Menteri Dalam Negeri menyatakan bahwa multiplikasi partai politik telah memicu perpecahan dan melemahkan kohesi sosial.

Dipublikasikan Pada 29 Jan 202629 Jan 2026

Klik untuk membagikan di media sosial

share2

Pemerintahan militer Burkina Faso telah mengeluarkan dekrit yang membubarkan seluruh partai politik, yang sebelumnya telah dipaksa menangguhkan aktivitasnya setelah kudeta empat tahun silam.

Dewan menteri negara Afrika Barat itu mengesahkan dekrit tersebut pada Kamis, di tengah tindakan keras pemerintah yang berkelanjutan terhadap suara-suara dissiden seiring upaya mereka menanggulangi pemberontakan yang terkait dengan al-Qaeda dan ISIL (ISIS).

Rekomendasi Cerita

daftar 3 itemakhir daftar

Burkina Faso. Menteri Dalam Negeri Emile Zerbo menyatakan keputusan ini merupakan bagian dari upaya lebih luas untuk “membangun kembali negara” pasca dugaan penyalahgunaan dan disfungsi yang meluas dalam sistem multipartai negara itu.

Zerbo mengatakan tinjauan pemerintah menemukan bahwa pelipatgandaan partai politik telah memperuncing fragmentasi dan mengikis solidaritas sosial.

Dekrit tersebut membubarkan seluruh partai dan formasi politik, dengan semua asetnya akan dialihkan kepada negara.

Sebelum kudeta, negara tersebut memiliki lebih dari 100 partai politik terdaftar, dengan 15 partai memperoleh kursi di parlemen pasca pemilu umum 2020.

Burkina Faso dipimpin oleh Kapten Ibrahim Traore, yang merebut kekuasaan melalui kudeta pada September 2022, delapan bulan setelah kudeta militer sebelumnya menggulingkan Presiden terpilih secara demokratis, Roch Marc Kabore.

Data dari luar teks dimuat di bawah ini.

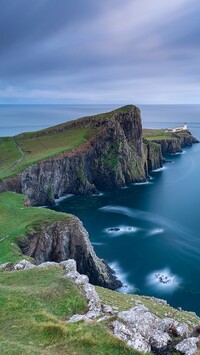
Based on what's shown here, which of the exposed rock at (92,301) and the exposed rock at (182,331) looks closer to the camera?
the exposed rock at (182,331)

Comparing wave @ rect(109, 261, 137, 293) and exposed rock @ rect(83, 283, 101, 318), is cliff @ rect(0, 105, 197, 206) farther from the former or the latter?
exposed rock @ rect(83, 283, 101, 318)

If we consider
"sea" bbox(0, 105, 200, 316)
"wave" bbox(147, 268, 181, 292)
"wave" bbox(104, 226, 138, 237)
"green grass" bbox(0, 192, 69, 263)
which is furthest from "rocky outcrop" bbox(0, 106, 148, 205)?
"wave" bbox(147, 268, 181, 292)

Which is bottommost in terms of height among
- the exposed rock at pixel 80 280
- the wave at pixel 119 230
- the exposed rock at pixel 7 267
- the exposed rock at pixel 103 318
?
the wave at pixel 119 230

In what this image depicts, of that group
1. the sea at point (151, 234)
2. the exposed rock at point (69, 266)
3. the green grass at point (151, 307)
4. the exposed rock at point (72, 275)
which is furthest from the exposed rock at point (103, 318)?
the sea at point (151, 234)

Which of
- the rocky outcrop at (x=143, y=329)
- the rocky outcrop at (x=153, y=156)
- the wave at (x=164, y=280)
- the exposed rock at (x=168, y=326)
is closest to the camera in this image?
the rocky outcrop at (x=143, y=329)

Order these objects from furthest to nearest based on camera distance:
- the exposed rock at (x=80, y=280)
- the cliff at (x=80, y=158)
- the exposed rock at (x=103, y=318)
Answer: the cliff at (x=80, y=158)
the exposed rock at (x=80, y=280)
the exposed rock at (x=103, y=318)

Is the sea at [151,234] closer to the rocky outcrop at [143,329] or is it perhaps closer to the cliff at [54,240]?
the cliff at [54,240]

Para pemimpin militer negara itu telah memutus hubungan dengan mantan penguasa kolonial, Prancis, dan beralih ke Rusia untuk dukungan keamanan.

Pada 2024, sebagai bagian dari penindasan terhadap perbedaan pendapat, pemerintah memerintahkan penyedia layanan internet untuk menangguhkan akses ke situs web dan platform digital BBC, Voice of America, serta Human Rights Watch.

MEMBACA  Kampanye Trump menuduh Iran melakukan serangan peretasan | Berita Pemilihan Presiden AS 2024

Dengan berpaling dari Barat, Burkina Faso bersinergi dengan negara tetangga Mali dan Niger, yang juga diperintah oleh junta militer, dalam membentuk Aliansi Negara-Negara Sahel (AES) untuk memperkuat kerja sama ekonomi dan militer.